[Opening GIVEN DATA section]

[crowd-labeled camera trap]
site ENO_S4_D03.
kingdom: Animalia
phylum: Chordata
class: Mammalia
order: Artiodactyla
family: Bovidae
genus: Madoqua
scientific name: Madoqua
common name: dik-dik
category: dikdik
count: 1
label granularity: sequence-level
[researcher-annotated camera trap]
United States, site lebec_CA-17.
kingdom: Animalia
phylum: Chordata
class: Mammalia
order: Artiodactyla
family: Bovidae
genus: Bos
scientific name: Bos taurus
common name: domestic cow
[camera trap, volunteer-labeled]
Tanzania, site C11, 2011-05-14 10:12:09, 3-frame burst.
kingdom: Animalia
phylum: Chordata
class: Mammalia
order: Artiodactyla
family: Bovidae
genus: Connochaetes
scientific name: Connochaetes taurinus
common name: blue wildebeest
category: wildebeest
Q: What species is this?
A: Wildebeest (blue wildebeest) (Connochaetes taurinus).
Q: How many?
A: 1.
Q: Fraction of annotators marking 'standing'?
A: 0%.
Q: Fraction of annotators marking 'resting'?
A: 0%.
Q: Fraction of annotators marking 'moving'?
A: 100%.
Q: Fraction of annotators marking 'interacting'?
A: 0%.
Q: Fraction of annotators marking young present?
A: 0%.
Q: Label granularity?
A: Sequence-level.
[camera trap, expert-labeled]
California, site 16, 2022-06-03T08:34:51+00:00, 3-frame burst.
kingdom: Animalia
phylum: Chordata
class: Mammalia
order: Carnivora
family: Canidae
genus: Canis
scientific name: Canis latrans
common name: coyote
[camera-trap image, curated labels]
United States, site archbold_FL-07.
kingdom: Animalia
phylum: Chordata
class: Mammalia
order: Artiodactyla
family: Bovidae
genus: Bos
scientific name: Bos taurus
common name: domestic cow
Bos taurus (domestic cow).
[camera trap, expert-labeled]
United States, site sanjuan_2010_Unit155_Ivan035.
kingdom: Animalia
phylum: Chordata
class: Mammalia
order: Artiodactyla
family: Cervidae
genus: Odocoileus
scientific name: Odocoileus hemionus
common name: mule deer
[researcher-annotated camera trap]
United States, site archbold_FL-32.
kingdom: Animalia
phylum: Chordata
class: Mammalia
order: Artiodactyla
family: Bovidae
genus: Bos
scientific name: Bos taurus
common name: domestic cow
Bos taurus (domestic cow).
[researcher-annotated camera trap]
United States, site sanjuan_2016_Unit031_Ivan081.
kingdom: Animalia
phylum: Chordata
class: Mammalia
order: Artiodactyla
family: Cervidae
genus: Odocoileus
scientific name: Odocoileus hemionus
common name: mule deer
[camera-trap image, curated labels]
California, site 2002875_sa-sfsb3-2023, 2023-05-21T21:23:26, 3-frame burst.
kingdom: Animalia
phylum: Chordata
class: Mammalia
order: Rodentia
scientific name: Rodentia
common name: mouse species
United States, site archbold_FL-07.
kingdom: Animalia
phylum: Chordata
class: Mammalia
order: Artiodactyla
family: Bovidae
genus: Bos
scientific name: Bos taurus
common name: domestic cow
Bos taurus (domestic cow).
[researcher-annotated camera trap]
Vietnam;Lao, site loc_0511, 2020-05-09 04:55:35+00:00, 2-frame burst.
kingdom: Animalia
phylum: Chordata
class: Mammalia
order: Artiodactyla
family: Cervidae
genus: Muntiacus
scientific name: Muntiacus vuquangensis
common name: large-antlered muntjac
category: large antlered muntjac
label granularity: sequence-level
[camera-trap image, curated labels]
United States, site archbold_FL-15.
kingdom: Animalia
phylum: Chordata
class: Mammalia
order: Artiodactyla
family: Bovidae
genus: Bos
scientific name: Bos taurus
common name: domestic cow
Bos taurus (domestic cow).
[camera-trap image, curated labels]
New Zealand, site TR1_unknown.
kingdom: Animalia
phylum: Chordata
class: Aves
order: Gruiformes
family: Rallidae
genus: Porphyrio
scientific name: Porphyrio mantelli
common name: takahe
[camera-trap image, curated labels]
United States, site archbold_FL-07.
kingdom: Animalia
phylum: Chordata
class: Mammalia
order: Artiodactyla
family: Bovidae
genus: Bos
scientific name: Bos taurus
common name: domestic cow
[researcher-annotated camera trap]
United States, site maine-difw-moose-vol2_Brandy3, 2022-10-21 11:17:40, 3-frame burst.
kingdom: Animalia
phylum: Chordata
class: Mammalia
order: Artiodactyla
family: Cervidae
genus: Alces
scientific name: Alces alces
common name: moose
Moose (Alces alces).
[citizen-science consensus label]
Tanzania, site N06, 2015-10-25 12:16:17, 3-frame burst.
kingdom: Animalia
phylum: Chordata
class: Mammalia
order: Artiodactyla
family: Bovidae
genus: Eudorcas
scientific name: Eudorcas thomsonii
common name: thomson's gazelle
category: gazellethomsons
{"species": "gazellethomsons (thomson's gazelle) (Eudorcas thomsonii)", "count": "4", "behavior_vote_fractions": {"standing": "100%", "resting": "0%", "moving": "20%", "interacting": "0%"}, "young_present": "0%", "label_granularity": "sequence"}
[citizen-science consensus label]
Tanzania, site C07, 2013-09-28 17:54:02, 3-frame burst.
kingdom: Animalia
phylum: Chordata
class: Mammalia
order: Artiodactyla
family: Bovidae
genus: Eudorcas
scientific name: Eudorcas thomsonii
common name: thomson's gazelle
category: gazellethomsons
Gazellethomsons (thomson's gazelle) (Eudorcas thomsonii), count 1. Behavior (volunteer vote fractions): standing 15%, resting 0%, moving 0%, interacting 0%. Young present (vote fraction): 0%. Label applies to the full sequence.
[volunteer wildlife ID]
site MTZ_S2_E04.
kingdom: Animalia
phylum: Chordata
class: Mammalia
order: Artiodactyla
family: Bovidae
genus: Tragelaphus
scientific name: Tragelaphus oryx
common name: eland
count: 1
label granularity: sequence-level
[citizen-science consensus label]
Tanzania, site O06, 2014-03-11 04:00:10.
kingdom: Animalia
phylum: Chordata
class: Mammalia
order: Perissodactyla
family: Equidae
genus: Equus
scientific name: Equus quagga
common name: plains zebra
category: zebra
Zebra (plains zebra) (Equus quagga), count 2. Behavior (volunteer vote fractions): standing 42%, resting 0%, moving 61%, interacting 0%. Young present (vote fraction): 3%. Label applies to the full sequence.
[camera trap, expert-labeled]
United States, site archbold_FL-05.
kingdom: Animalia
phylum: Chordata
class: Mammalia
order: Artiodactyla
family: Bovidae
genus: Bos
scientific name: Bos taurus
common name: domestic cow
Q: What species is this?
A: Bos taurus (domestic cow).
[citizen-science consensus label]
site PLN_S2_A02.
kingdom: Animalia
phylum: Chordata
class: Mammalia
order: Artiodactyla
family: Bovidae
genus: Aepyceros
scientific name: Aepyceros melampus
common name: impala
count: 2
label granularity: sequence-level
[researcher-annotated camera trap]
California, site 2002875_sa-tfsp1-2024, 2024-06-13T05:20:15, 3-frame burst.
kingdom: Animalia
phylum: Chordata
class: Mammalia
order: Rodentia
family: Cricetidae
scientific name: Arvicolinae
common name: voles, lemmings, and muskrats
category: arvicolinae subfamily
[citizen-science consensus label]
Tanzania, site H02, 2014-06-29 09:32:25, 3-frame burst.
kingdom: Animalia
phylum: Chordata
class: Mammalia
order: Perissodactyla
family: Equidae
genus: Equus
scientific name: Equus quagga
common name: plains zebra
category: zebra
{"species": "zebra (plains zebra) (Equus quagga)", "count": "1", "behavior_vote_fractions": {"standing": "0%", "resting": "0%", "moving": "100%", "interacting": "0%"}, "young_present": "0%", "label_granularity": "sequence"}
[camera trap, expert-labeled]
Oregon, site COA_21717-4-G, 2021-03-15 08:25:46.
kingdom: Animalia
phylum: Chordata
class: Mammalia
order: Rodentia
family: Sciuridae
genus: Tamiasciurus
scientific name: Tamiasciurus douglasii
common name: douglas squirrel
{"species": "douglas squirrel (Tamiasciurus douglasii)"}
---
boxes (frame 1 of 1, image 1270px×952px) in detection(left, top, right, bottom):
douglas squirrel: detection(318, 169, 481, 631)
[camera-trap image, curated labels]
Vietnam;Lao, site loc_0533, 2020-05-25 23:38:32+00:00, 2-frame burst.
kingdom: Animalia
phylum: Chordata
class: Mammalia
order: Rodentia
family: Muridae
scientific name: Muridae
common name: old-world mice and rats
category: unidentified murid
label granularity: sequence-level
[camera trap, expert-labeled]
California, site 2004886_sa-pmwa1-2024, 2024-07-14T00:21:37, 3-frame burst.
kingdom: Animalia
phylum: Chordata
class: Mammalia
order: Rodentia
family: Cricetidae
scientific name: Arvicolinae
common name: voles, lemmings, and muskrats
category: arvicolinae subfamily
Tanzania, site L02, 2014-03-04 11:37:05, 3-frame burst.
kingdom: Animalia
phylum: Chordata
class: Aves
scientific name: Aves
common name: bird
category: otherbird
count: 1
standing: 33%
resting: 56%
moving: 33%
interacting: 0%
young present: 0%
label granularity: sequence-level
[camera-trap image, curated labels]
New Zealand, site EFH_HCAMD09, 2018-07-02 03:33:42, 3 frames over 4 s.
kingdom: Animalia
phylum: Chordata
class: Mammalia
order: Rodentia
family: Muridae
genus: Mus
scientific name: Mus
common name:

[Closing GIVEN DATA section]

- PROBLEM TO SOLVE -
If a line in the records holds the string "Tanzania", copy it.

- WRITTEN RESPONSE -
Tanzania, site C11, 2011-05-14 10:12:09, 3-frame burst.
Tanzania, site N06, 2015-10-25 12:16:17, 3-frame burst.
Tanzania, site C07, 2013-09-28 17:54:02, 3-frame burst.
Tanzania, site O06, 2014-03-11 04:00:10.
Tanzania, site H02, 2014-06-29 09:32:25, 3-frame burst.
Tanzania, site L02, 2014-03-04 11:37:05, 3-frame burst.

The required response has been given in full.